Attendees: Josh Moore, John K., Eric Perlman, Ward, Hailey, Greg Lee, Ryan A.

Josh: zarr-python 2.9 (without Python 3.6)
- (The peasants rejoice)
Greg & V3: going back to store PR (based on newly merged PRs)
- recursive imports, etc. Needs some fixing up.
- Zarr test suite is largely working on v3 (fixed with changing
  
  the defaults)
- Edge case of treating root/data/ as a group
- (PRs to be split up logically for opening)
- Majority of uses are: zarr.open, dask.from_zarr, xarray, etc.
- Ryan: less painful than Python 2 to 3 …
  - Use configuration options for xarray at least
- Ryan: also consolidated metadata is used a lot
  - Boosted cloud performance strongly!
  - https://github.com/zarr-developers/zarr-specs/issues/113
- Greg: also some tests are using datetime, but that’s not in the
  
  base spec.
Ryan & Filecoin/IPFS
- protocol labs reached out to pangeo
  
  (for climate data)
- “distributed content-addressable storage layer for the internet”

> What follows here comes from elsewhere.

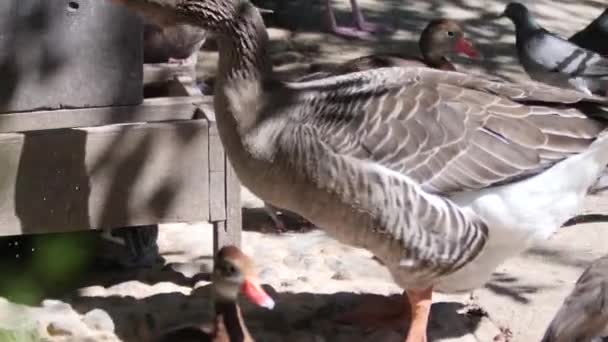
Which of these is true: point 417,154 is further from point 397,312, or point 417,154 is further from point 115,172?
point 115,172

- all data is identified with a hash; decentralized
- filecoin incentives the miners to
  
  provide public storage
- potential alternative to S3 for internet-scale storage
- creating fsspec interface to IPFS. should “just work”
- https://github.com/zarr-developers/zarr-specs/issues/82
Ryan & Caterva
- two levels of chunking like tiledb
- looking into slicing into along n-dimensions.

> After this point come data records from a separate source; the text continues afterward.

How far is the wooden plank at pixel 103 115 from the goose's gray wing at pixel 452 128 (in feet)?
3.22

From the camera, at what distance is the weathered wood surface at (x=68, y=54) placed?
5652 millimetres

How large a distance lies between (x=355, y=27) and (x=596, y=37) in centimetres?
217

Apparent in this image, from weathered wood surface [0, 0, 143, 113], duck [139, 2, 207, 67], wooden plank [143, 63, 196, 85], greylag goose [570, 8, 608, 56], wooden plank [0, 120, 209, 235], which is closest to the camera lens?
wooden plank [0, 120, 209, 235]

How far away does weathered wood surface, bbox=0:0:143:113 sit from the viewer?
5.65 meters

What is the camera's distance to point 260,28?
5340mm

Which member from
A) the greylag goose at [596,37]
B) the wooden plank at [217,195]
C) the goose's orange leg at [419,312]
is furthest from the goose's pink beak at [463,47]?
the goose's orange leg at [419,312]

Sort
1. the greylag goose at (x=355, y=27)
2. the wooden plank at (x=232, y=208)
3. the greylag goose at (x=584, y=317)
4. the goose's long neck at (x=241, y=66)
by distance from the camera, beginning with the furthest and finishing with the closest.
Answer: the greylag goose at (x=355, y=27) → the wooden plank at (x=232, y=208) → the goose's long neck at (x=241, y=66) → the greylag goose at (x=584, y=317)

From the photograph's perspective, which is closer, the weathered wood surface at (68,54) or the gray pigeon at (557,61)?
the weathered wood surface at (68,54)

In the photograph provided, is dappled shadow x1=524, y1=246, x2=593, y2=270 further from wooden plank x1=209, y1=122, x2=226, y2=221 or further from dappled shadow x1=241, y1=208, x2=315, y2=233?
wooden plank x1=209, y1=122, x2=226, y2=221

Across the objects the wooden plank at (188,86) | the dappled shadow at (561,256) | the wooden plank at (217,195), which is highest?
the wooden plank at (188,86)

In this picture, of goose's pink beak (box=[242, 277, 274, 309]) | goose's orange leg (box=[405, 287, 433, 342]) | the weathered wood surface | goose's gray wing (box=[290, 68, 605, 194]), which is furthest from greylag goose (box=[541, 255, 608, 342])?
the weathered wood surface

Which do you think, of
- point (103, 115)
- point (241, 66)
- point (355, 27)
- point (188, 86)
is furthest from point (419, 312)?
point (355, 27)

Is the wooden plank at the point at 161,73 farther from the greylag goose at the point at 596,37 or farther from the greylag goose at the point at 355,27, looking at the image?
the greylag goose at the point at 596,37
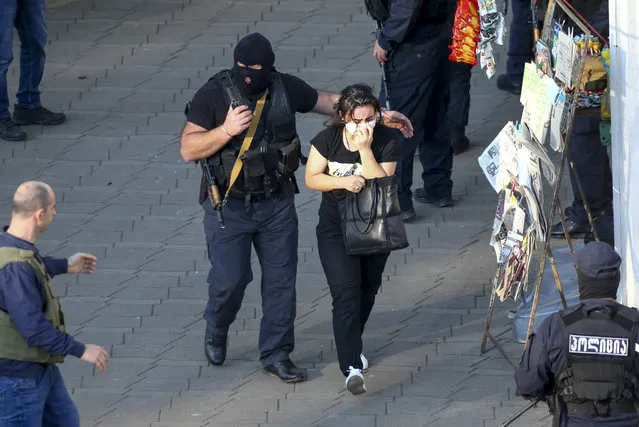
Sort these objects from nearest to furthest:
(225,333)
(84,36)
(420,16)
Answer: (225,333) → (420,16) → (84,36)

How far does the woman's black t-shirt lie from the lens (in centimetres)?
729

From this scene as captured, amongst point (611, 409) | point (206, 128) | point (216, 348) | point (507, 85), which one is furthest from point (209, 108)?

- https://github.com/zarr-developers/zarr-python/issues/713#issuecomment-903755601
- Need a numcodecs wrapper (C-API)
- No explicit cloud solution
- Eric: similar to sharding in neuroglancer
- Ryan: could imagine (in 2 years) where this is the default codec
  
  (builds on blosc)
- Eric: if you throw out general nature, like append-only, then
  
  you can optimize.
- cf.
  
  https://blosc.github.io/caterva-scipy21/#/14
- Eric: blosc-1 v. blosc-2? John: e.g. 32-bit to 64-bit breaking
  
  changes
- Josh: identifying the changes (also for IPFS) that Zarr needs to
  
  add
- John: invite Francesc to this meeting
- Ryan: need to update numcodecs interface that we want a slice
  
  from an ND array. (needs understanding of caterva, blosc, cython, …)
- John: implement chunk store (?) on top of caterva and turn off
  
  filtering, …
  - “Smarter chunk for Zarr” (deprecating partial selection, etc.)

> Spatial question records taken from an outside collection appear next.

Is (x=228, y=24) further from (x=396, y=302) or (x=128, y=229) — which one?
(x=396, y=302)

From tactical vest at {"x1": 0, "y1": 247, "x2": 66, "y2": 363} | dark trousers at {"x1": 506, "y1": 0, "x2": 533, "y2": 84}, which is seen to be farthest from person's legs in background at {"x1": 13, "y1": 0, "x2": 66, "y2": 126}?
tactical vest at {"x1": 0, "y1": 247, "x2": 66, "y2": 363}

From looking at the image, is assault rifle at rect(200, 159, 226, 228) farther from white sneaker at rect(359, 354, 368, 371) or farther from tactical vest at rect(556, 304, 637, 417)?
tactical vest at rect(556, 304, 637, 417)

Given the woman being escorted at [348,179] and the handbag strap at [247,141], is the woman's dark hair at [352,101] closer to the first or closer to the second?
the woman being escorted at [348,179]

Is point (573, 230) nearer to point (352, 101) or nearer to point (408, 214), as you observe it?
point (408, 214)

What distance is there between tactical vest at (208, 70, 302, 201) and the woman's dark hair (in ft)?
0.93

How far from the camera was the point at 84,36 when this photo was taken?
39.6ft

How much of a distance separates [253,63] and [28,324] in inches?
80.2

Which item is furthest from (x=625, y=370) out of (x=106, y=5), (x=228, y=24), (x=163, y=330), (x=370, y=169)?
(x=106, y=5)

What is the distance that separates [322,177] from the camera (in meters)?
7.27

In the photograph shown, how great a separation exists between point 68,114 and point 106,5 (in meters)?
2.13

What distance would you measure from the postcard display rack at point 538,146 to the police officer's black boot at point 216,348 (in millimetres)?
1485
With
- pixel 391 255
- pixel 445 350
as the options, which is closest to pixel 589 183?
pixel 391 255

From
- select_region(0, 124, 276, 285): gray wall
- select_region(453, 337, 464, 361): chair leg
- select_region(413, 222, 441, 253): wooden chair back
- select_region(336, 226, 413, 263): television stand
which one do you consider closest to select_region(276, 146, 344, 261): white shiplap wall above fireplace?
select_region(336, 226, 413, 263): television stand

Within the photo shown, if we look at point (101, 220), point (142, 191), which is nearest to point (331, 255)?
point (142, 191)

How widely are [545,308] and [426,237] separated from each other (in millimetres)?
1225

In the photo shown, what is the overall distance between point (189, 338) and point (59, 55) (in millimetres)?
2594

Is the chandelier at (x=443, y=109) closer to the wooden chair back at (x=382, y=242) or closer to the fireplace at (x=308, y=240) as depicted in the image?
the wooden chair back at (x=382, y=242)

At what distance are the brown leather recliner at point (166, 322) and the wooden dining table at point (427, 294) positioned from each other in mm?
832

  - Ryan: instead of reading bytes, decompressing, co-oercing to numpy array, caterva array would be our chunk.
    - might need to coerce less eagerly.
    - then slicing could propagate through.
- John: technical problem first then the social problem.
Ryan & hierarchical support in xarray
- https://github.com/pydata/xarray/issues/4118#issuecomment-873179375
- Tom Nicholas has something working
- Good time to check in and see what’s going on.